Federal labor law establishes a number of employee requirements that employers must follow. Surprisingly, the FLSA (Fair Labor Standards Act) does not dictate that employees be given meal breaks or rest breaks. However, a number of states do have laws establishing that breaks must be given.
Other states do not offer any break protections. As a result, everyone in the workplace can easily become confused on the subject. The best protection for both employees and employers is to be informed of the applicable state and federal law to make certain all parties are following the regulations that pertain to their company.
To stay compliant, your best bet is to use free shift scheduling software like Homebase that’ll help you make sure you’ve got enough coverage to give everyone on your team their mandated breaks, remind them to take breaks and clock in on time, and more.
Plus, with automatic timesheet error alerts, you’ll see at a glance if someone didn’t take their required breaks or forgot to clock back in.
Federal labor law
Federal labor law enters in when employees have breaks deducted from their check when they do not actually take that time away from their duties. At some businesses, a lunch period is deducted as a matter of course, but many employees don’t actually take a lunch.
If they eat at all, it’s often at their desk while they continue working. Sometimes, employees are paged to take phone calls or resume their tasks before their lunch break is up. Unless employers offer an easy way to edit time cards, they can end up owing a large amount of back pay.
Employees must be reimbursed employees for all the time actually worked. The same policy goes for rest breaks.

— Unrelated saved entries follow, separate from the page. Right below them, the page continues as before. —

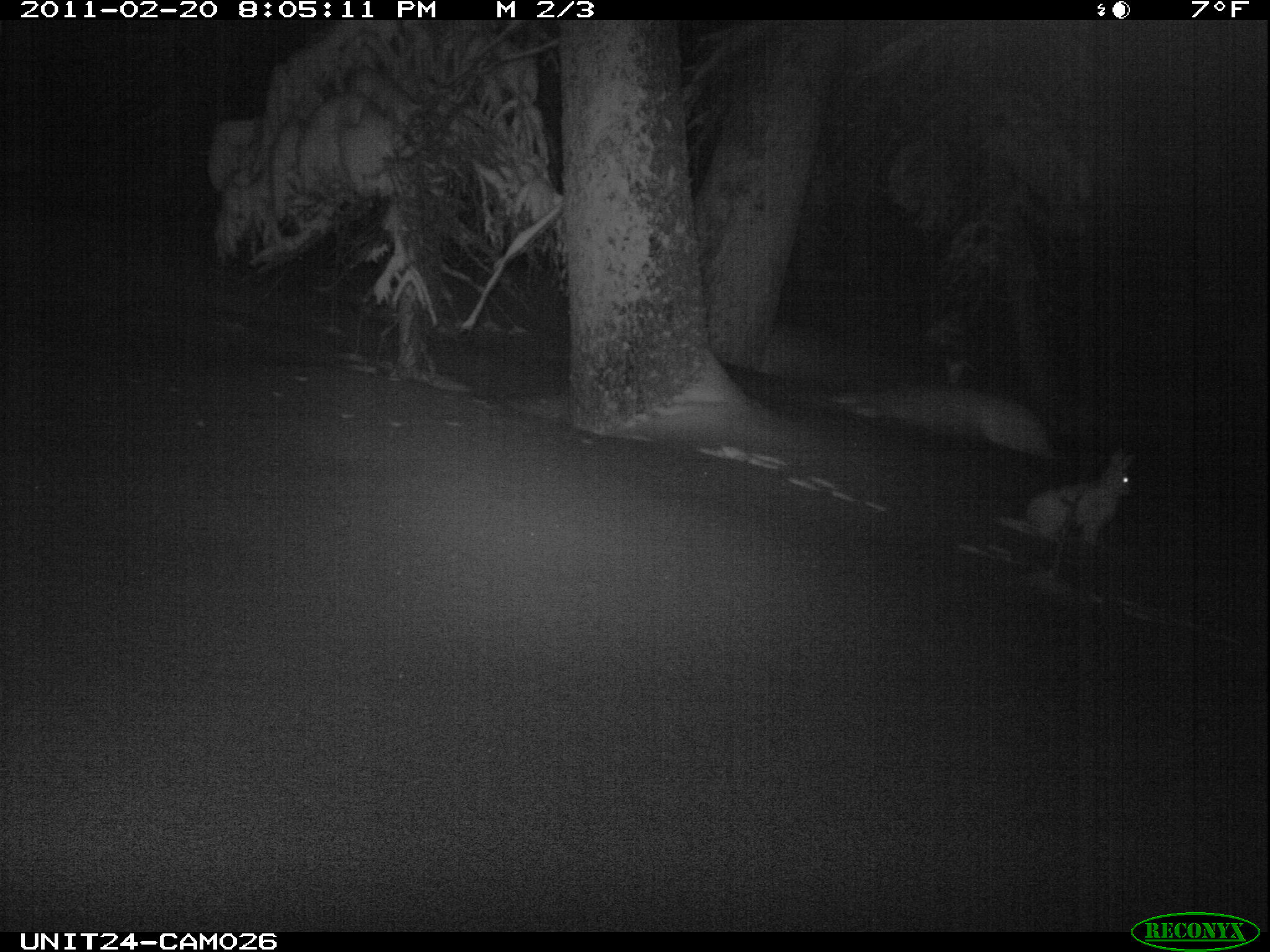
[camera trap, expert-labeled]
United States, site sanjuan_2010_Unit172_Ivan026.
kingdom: Animalia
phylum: Chordata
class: Mammalia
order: Lagomorpha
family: Leporidae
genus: Lepus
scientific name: Lepus americanus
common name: snowshoe hare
Lepus americanus (snowshoe hare).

A company cannot automatically deduct wages for unpaid rest breaks since not all employees take their full break or any break at all.
Employees and employers can protect themselves by making sure lunch and rest breaks are properly tracked and that employees are paid for all the time they actually work.
State law varies a great deal on rest and meal breaks. Some require both paid meal breaks and paid rest breaks while other require no breaks at all. Of course, some employers go well beyond what state law requires. These variations can cause many misunderstandings and incorrect paychecks.
Only 21 states require employers to give their workers lunch breaks, while nine require employers to offer lunch and rest breaks. Many employers in the 29 other states offer lunch breaks but do so because they consider it good policy.
Employees are usually more productive when they have time to regroup and relax during the day. Also, many job seekers would hesitate to take a position where these breaks were not offered.
Those states that require lunch breaks usually do so for employees that are working at least five or six hours a day. Some states mandate that this lunch break cannot be given at the beginning of a shift or at the end. For instance, an employee should expect their lunch break to be somewhere in the vicinity of mid-day.
A majority of states do not mandate rest breaks. Some give the employer a choice of offering a lunch break or rest breaks. States like California do require employers to offer a ten minute paid break for every four hours worked.
Other states that mandate paid breaks are Colorado, Illinois, Kentucky, Minnesota, Nevada, Vermont, and Washington. As a matter of practice, however, short breaks of 20 minutes or less are generally considered part of the employee’s workday and are not deducted from their check.
Minor employee breaks
Some states like Delaware require employers to offer longer breaks to minors. In that state, adult workers get a 30 minute meal break after seven and 1/2 hours while minors get the same meal break after working five hours. Younger workers are more vulnerable and often still growing. They may well need this extra time to rest from their duties.
Bathroom break laws are slightly different and come from OSHA. Employees are not guaranteed a specific number of restroom breaks each day, but employers are expected to allow reasonable bathroom access without penalty.
Also, the government recognizes that individuals have different bathroom needs, especially those with certain medical conditions, so employers must be careful with any restrictions they might try and impose on their employees in this area.
Employers do have the right to crack down on “excessive” bathroom use, although the definition of excessive is often hard to pin down.
Employers are not required to make any accommodations for smokers. In fact, many businesses are now no-smoking areas. Employees can use their regular rest breaks and lunch breaks to smoke if they wish, but in some cases they will have to leave their workplace to find a place to legally smoke.
Since breaks are usually under 20 minutes, that can limit a smoker’s options. The best plan for both employers and employees is to put a break policy in writing. Often, these two parties have different ideas about what breaks are allowed and whether they are paid or not.
Establishing a clear policy and communicating verbally and in writing will help protect employers. Employees have a right to know the company’s detailed policy on breaks so that they can affirm that it follows state law. Clear communication on this issue will help keep both parties productive and out of court.